The use of adequate revenues as a limiting or capping factor in the STB’s determination of a reasonable maximum in market dominant situations is beyond the STB’s statutory authority.  This conclusion has significant implications for the STB. Currently, if a carrier is earning adequate revenues, then that information could be utilized in reducing the reasonable maximum rate. Because this approach lacks statutory authority, it needs to be eliminated.    
 
Bernard S. Sharfman is a Research Fellow at the Law & Economics Center at George Mason University's Antonin Scalia Law School and a member of the Journal of Corporation Law's editorial advisory board. 

[1] President Donald J. Trump, Presidential Memoranda, Directing the Repeal of Unlawful Regulations (April 9, 2025), https://www.whitehouse.gov/presidential-actions/2025/04/directing-the-repeal-of-unlawful-regulations/.

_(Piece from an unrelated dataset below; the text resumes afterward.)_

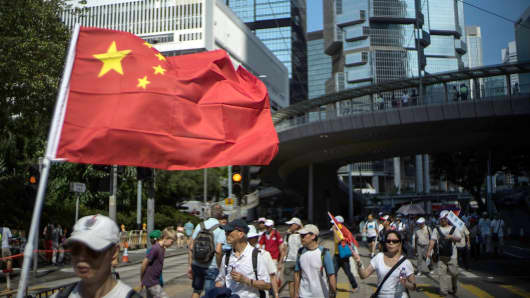 A anti-Occupy Central supporter carry a Chinese national flag during the march on August 17, 2014 in Hong Kong.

[2] Bernard S. Sharfman, The Significance of 'Adequate Revenues' Under the Staggers Rail Act of 1980, Transp. L.J. (forthcoming), https://papers.ssrn.com/sol3/papers.cfm?abstract_id=5236244
[3] 49 U.S.C. § 10704(a)(2). 
[4] Id. 
[5] Id. 
[6] 49 U.S.C. § 10704(a)(3). 
[7] Id.
[8] According to the Coal Rate Guidelines:
We have previously determined, in Ex Parte No. 393, Standards for Railroad Revenue Adequacy, 364 I.C.C. 803 (1981), affirmed, Bessemer & Lake Erie R. Co. v. United States, 691 F. 2d 1104 (3d Cir. 1982), cert. denied, 103 S. Ct. 2473 (1982), that "adequate" revenues are those which provide a rate of return on net investment equal to the current cost of capital (i.e., the level of return available on alternative investments). This is the revenue level necessary for a railroad to compete equally with other firms for available financing in order to maintain, replace, modernize, and, where appropriate, expand its facilities and services. If railroads cannot earn the fair market rate of return, their ability both to retain existing investments and obtain new capital will be impaired, because both the existing and prospective funds could be invested elsewhere at a more attractive rate of return.
Interstate Commerce Commission, Coal Rate Guidelines, Nationwide, Ex Parte No. 347 (Sub-No. 1), 1985 ICC Lexis 254 (August 8, 1985) at 36-37.
[9] Id. 
[10] Bessemer & Lake Erie R. Co. v. United States, 691 F. 2d 1104, 1113 (3d Cir. 1982) (“While some other standard or combination of standards might also accomplish the overall objectives of the 4R and Staggers Acts, the choice among permissible alternatives is to be made by the agency to which rulemaking authority has been delegated, not by this court.”) 
[11] Antonin Scalia & Bryan A. Garner, Reading Law: The Interpretation of Legal Texts (West 2012) at 101. 
[12] Id. at 102. 
[13] West Virginia v. EPA, 142 S. Ct. 2587, 2607–2608 (2022) (“[O]ur precedent teaches that there are ‘extraordinary cases’ that call for a different ap­proach—cases in which the ‘history and the breadth of the authority that [the agency] has asserted,’ and the ‘eco­nomic and political significance’ of that assertion, provide a ‘reason to hesitate before concluding that Congress’ meant to confer such authority.”)
[14] 49 U.S.C. § 11709(a)-(c)(1).
[15] 49 U.S.C. § 10704(a)(2). 
[16] Gerard J. McCullough, Constrained Market Pricing and Revenue Adequacy: Regulatory Implications for Shippers and Class I U.S. Freight Railroads, Staff Paper P15-5, University of Minnesota, Dept. of Applied Econ. at 28, http://ageconsearch.umn.edu/handle/207766.  
[17] 49 U.S.C. § 10707(a).
[18] Id. at § 10707.
[19] Id. 
[20] Antonin Scalia & Bryan A. Garner, Reading Law: The Interpretation of Legal Texts (West 2012) at 101.